- About this exercise
Retype every record that appears below, unchanged.

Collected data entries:
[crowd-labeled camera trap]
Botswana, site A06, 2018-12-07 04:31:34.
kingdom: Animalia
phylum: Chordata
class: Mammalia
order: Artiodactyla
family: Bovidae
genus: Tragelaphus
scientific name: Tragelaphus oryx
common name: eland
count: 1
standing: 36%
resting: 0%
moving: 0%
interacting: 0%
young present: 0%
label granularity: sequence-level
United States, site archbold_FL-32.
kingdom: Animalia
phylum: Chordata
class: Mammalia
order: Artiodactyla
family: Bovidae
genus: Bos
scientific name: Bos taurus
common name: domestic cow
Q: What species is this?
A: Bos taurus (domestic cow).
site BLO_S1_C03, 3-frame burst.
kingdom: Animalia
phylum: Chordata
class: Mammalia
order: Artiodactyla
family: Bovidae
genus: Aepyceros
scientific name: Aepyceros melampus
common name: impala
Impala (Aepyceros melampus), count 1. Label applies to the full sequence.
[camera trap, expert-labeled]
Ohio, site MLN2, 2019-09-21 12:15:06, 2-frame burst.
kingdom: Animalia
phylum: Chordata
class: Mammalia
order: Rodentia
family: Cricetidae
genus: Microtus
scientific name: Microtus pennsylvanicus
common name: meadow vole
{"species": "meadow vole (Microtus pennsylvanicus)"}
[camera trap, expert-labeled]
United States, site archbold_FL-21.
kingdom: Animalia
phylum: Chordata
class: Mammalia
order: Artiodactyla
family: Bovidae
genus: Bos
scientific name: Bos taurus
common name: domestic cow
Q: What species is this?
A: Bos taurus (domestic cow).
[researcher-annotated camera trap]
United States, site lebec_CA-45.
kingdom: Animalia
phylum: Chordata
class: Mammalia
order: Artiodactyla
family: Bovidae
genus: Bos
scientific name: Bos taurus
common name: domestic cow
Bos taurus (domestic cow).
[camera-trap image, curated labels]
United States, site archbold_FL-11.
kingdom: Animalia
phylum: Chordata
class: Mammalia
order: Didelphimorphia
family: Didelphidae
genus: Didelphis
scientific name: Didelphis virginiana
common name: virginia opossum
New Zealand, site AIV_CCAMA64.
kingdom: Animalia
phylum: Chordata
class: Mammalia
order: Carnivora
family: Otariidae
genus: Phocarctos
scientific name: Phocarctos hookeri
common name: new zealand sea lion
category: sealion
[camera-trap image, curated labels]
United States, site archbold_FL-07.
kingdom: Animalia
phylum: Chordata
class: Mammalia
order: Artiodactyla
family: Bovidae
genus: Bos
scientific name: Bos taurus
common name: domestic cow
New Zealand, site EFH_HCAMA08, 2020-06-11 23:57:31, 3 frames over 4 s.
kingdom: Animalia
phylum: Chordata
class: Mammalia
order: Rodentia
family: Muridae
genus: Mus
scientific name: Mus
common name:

- Finished task
[crowd-labeled camera trap]
Botswana, site A06, 2018-12-07 04:31:34.
kingdom: Animalia
phylum: Chordata
class: Mammalia
order: Artiodactyla
family: Bovidae
genus: Tragelaphus
scientific name: Tragelaphus oryx
common name: eland
count: 1
standing: 36%
resting: 0%
moving: 0%
interacting: 0%
young present: 0%
label granularity: sequence-level
United States, site archbold_FL-32.
kingdom: Animalia
phylum: Chordata
class: Mammalia
order: Artiodactyla
family: Bovidae
genus: Bos
scientific name: Bos taurus
common name: domestic cow
Q: What species is this?
A: Bos taurus (domestic cow).
site BLO_S1_C03, 3-frame burst.
kingdom: Animalia
phylum: Chordata
class: Mammalia
order: Artiodactyla
family: Bovidae
genus: Aepyceros
scientific name: Aepyceros melampus
common name: impala
Impala (Aepyceros melampus), count 1. Label applies to the full sequence.
[camera trap, expert-labeled]
Ohio, site MLN2, 2019-09-21 12:15:06, 2-frame burst.
kingdom: Animalia
phylum: Chordata
class: Mammalia
order: Rodentia
family: Cricetidae
genus: Microtus
scientific name: Microtus pennsylvanicus
common name: meadow vole
{"species": "meadow vole (Microtus pennsylvanicus)"}
[camera trap, expert-labeled]
United States, site archbold_FL-21.
kingdom: Animalia
phylum: Chordata
class: Mammalia
order: Artiodactyla
family: Bovidae
genus: Bos
scientific name: Bos taurus
common name: domestic cow
Q: What species is this?
A: Bos taurus (domestic cow).
[researcher-annotated camera trap]
United States, site lebec_CA-45.
kingdom: Animalia
phylum: Chordata
class: Mammalia
order: Artiodactyla
family: Bovidae
genus: Bos
scientific name: Bos taurus
common name: domestic cow
Bos taurus (domestic cow).
[camera-trap image, curated labels]
United States, site archbold_FL-11.
kingdom: Animalia
phylum: Chordata
class: Mammalia
order: Didelphimorphia
family: Didelphidae
genus: Didelphis
scientific name: Didelphis virginiana
common name: virginia opossum
New Zealand, site AIV_CCAMA64.
kingdom: Animalia
phylum: Chordata
class: Mammalia
order: Carnivora
family: Otariidae
genus: Phocarctos
scientific name: Phocarctos hookeri
common name: new zealand sea lion
category: sealion
[camera-trap image, curated labels]
United States, site archbold_FL-07.
kingdom: Animalia
phylum: Chordata
class: Mammalia
order: Artiodactyla
family: Bovidae
genus: Bos
scientific name: Bos taurus
common name: domestic cow
New Zealand, site EFH_HCAMA08, 2020-06-11 23:57:31, 3 frames over 4 s.
kingdom: Animalia
phylum: Chordata
class: Mammalia
order: Rodentia
family: Muridae
genus: Mus
scientific name: Mus
common name:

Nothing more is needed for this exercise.